New research has discovered the first case of acoustic mimicry between a mammal and an insect—an acquired skill that could just save certain bats’ skin.
Karen Hopkin: This is Scientific American’s 60-Second Science. I’m Karen Hopkin.
Have you ever found yourself stuck in what felt like a never ending game of “stop copying me”…in which one person keeps repeating what the other one says? You probably figured that the person parroting you was just trying to be annoying. But some critters might use vocal mimicry to save their skins.
In a recent study, researchers found that certain bats buzz like bees…a sound that could discourage owls from eating them. The work appears in the journal Current Biology.
Danilo Russo: The idea a dates back to over two decades ago.
Hopkin: Danilo Russo is a professor of ecology at the University of Naples Federico Segundo in Italy.

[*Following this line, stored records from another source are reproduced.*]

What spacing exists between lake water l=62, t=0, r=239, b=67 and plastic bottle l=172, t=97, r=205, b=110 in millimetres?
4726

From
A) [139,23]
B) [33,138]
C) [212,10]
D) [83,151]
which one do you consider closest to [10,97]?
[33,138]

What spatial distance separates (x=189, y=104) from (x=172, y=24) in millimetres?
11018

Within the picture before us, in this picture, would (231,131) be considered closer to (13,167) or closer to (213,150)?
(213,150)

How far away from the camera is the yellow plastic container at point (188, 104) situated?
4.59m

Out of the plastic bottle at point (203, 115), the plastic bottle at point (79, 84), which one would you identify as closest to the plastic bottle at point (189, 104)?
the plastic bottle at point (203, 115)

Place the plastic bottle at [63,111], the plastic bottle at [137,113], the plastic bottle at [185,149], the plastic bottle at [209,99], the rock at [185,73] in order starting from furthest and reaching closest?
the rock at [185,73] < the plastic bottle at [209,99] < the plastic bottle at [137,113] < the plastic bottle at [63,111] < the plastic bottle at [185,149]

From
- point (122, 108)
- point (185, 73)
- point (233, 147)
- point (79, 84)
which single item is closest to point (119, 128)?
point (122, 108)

Russo: I was working for my PhD and I happened to capture some greater mouse-eared bats. When I took these bats out of the net, when I handled them, they invariably buzzed like wasps or hornets.
Hopkin: But what was the point of this unusual auditory outburst? Was it an involuntary squeak of distress? A warning cry to fellow roost mates? Or maybe, Russo wondered, was it a clever attempt to trick potential predators into thinking that they might want to back off if they don’t want to wind up with a face full of bee stings?
Russo: Of course, the idea was attractive, but it was not very easy to test. And it took me a long time to design the right experiment.
Hopkin: The first thing the researchers did was compare the sounds made by mouse-eared bats with those made by hymenopterans…insects like bees and wasps.
Russo: So we recorded four species of stinging hymenopterans in the field. As well as these buzzing bats in hand. And then we tested statistically whether these different buzzes could be similar enough to fool a predator.
Hopkin: And they found that the sounds were fairly similar. You already know what hornets sound like.
Hopkin: And the bats do a pretty good job of replicating that ominous hum.
Hopkin: But even more interesting…when the researchers filtered the audio to include only the frequencies that can be heard by owls…the bats’ main predator…the soundprints were even more alike.
Russo: Of course this was just the first step. But then we had to see how an owl would react to these sounds.
Hopkin: Working with an avian rescue center, Russo and his colleagues exposed 8 barn owls and 8 tawny owls to the buzzy output of both bees and bats and they recorded the birds’ reactions.
Russo: In all such cases it was nice to see that the owls actually stepped back. So it increased the distance from the sound source, ok, which was identified as a potential danger.
Hopkin: So, the birds backed away from the buzz. But what if owls just aren’t fond of noise in general? To test that out, the researchers conducted a control experiment, in which they broadcast some non-buzzy bats sounds.
Russo: And in that case the reaction of the owl was completely opposite. Because the owl started to inspect the origin of the sounds. Probably because it was taken as a clue that a potentially tasty prey item was there.
Hopkin: Interestingly, owls who were older when they were taken in by the rescue center were more perturbed by the cautionary buzzing than were birds that had been taken in as chicks.
Russo: This makes perfect sense because adult animals that had experienced the danger posed by stinging hymenopterans in the field will think twice before approaching a buzzing sound. While of course naïve owls would not have this experience and would not rely on it.
Hopkin: The study was the first to find acoustic mimicry between a mammal and an insect. But based on the positive buzz, it probably won’t be the last.
For Scientific American’s 60-Second Science, I’m Karen Hopkin.